Data provided START

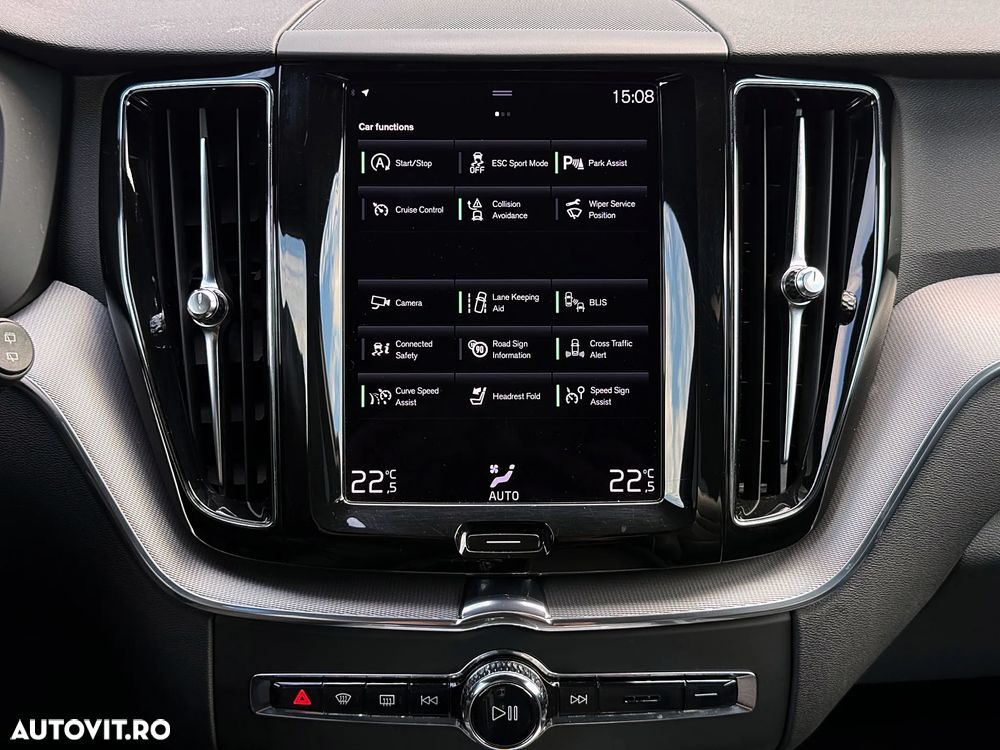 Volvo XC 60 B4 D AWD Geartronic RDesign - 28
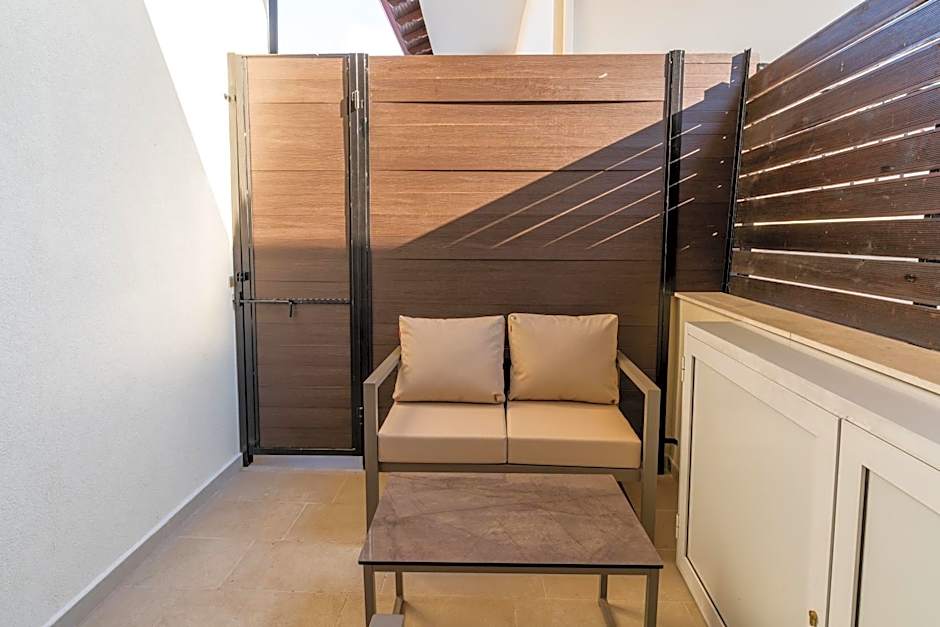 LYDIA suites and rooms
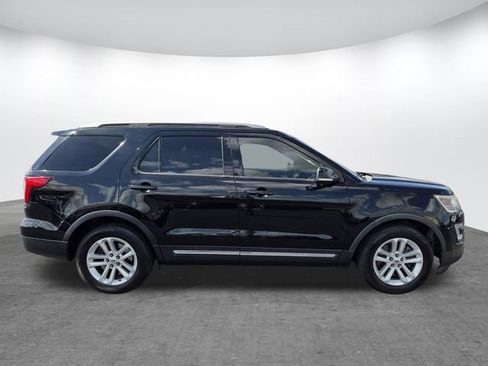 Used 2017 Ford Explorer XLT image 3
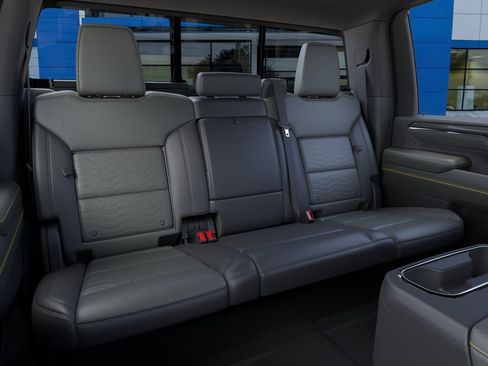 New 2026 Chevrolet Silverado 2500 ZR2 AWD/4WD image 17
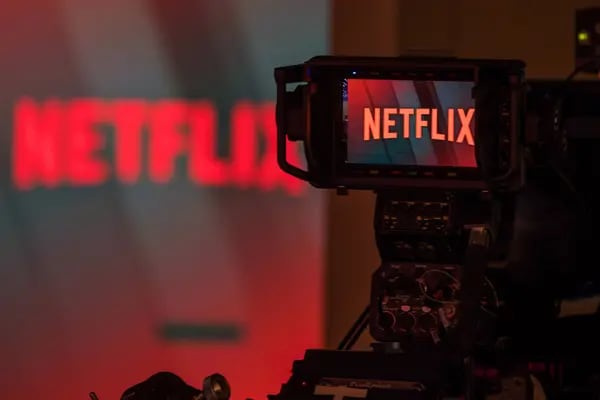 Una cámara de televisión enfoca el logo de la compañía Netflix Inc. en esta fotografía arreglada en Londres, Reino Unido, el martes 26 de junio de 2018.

Data provided END

Give back every record above word for word; the pictures have no place in it.

 Volvo XC 60 B4 D AWD Geartronic RDesign - 28
 LYDIA suites and rooms
 Used 2017 Ford Explorer XLT image 3
 New 2026 Chevrolet Silverado 2500 ZR2 AWD/4WD image 17
 Una cámara de televisión enfoca el logo de la compañía Netflix Inc. en esta fotografía arreglada en Londres, Reino Unido, el martes 26 de junio de 2018.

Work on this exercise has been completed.